* **Texto fornecido**:

━━━━━━━━━━

Super Basquetebol Social foi bicampeão de basquete juvenil masculino nos Jogos Escolares do Amazonas, com o pai Renato Almeida como grande tutor do basquete na região de Tefé

Nesse dia dos pais, uma das histórias que a Liga Nacional de Basquete traz não é dos principais times do país, mas sim de um pai do basquete em Tefé, um pequeno município no interior do Amazonas. Na verdade, é uma continuação do primeiro capítulo contado em 2022 pela LNB. Mas agora, o foco é em Renato Almeida, pai do Super Basquetebol Social, o projeto social que consagrou o time da cidade bicampeão dos Jogos Escolares Amazonense, superando times de Manaus, dificuldades de treinamentos e que tem espalhado a cultura do esporte em comunidades vizinhas.

━━━━━━━━━━

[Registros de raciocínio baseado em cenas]
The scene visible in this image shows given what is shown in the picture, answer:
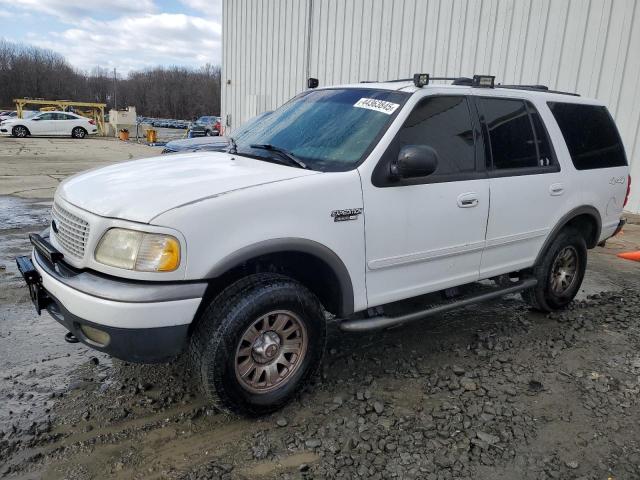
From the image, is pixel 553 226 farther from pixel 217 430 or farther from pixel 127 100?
pixel 127 100

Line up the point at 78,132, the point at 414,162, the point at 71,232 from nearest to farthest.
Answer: the point at 71,232 → the point at 414,162 → the point at 78,132

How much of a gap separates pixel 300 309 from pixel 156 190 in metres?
1.05

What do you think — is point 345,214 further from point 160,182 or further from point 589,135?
point 589,135

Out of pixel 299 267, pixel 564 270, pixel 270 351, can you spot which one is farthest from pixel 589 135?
pixel 270 351

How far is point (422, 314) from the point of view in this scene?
3568mm

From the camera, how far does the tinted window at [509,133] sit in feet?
12.9

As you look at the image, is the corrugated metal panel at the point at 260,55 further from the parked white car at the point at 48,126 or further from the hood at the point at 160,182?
the parked white car at the point at 48,126

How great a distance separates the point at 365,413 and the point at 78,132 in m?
33.3

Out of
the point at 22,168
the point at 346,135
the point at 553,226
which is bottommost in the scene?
the point at 22,168

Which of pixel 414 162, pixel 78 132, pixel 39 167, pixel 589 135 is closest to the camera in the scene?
pixel 414 162

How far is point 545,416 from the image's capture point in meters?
3.18

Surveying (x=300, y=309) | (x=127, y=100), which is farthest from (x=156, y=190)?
(x=127, y=100)

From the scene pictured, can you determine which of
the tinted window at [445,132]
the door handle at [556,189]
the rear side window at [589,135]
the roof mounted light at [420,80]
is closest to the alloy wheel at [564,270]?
the door handle at [556,189]

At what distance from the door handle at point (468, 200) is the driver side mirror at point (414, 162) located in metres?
0.50
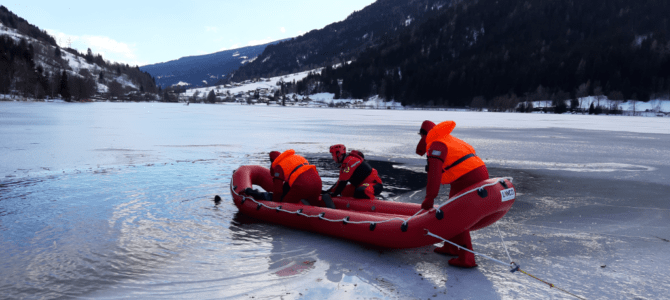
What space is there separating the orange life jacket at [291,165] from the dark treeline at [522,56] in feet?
392

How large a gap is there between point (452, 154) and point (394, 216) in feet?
4.72

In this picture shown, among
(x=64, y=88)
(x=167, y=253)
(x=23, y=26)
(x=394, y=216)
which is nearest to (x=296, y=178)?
(x=394, y=216)

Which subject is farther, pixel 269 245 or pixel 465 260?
pixel 269 245

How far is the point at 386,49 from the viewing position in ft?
582

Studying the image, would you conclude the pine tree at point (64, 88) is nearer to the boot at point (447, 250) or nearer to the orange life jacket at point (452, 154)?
the boot at point (447, 250)

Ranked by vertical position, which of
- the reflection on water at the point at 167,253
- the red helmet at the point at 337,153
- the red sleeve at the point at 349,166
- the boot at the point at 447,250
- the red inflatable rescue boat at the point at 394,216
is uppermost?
the red helmet at the point at 337,153

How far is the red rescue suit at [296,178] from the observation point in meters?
6.54

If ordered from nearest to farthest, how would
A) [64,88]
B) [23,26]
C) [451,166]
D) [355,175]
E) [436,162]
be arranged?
[436,162] → [451,166] → [355,175] → [64,88] → [23,26]

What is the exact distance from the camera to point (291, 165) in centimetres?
662

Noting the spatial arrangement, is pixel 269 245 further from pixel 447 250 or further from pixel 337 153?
pixel 447 250

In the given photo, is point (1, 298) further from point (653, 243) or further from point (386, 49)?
point (386, 49)

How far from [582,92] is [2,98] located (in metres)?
147

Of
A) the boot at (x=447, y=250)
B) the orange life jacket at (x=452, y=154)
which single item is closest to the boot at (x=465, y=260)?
the boot at (x=447, y=250)

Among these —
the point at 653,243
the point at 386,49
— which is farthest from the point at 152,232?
the point at 386,49
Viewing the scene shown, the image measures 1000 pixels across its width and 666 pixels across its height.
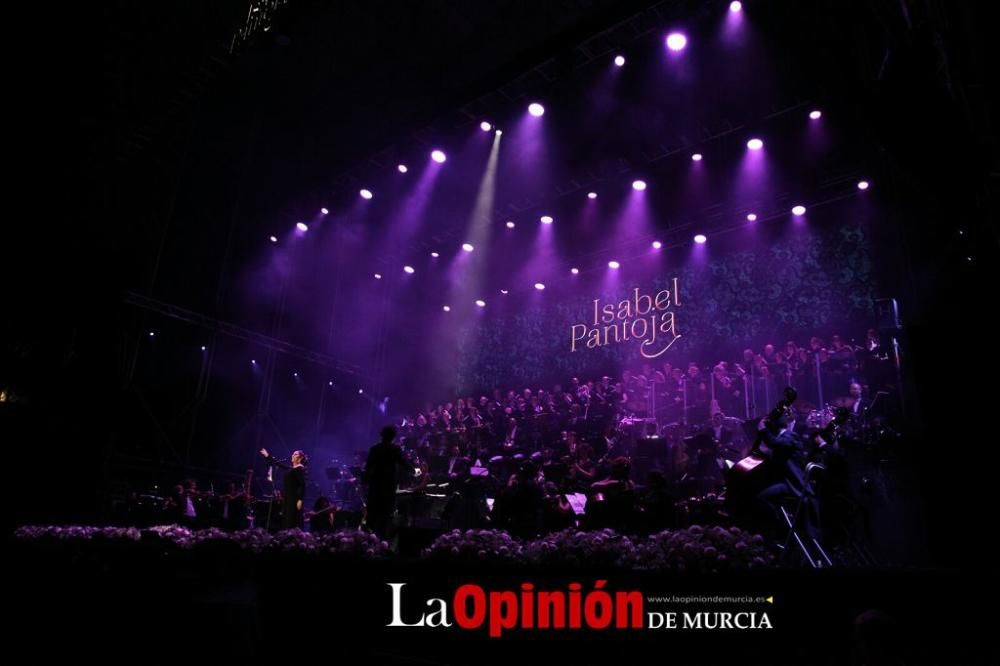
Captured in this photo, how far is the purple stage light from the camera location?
11008mm

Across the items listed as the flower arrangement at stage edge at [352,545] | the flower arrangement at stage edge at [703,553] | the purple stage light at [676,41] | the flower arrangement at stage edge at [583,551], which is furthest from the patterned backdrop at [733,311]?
the flower arrangement at stage edge at [352,545]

━━━━━━━━━━

* **O que fazer**:
- A) No texto sobre o basquete em Tefé, em qual competição o Super Basquetebol Social foi bicampeão?
- B) Prossiga, por favor, com o texto sobre o basquete em Tefé a partir do ponto em que ele termina.

* **Respostas dos exercícios**:
- A) Nos Jogos Escolares do Amazonas, no basquete juvenil masculino.

- B)
Renato Almeida e seus pupilos campeões dos Jogos Estaduais com o time de Tefé. Foto: Divulgação

Em 2022, os primeiros resultados esportivos afloraram de um projeto que começou em 2014 e o time do Super Basquete Social foi campeão pela primeira vez dos Jogos Escolares do estado. O time é de Tefé, município que fica cerca de 500 quilômetros distante de Manaus e possui uma população de 60 mil habitantes. Em 2024, o feito voltou a se repetir e o time masculino juvenil acaba de se sagrar bicampeão do mesmo torneio disputado na capital. E a história vai se ampliando com o time feminino também disputando a competição e a continuidade vem com o time infantil.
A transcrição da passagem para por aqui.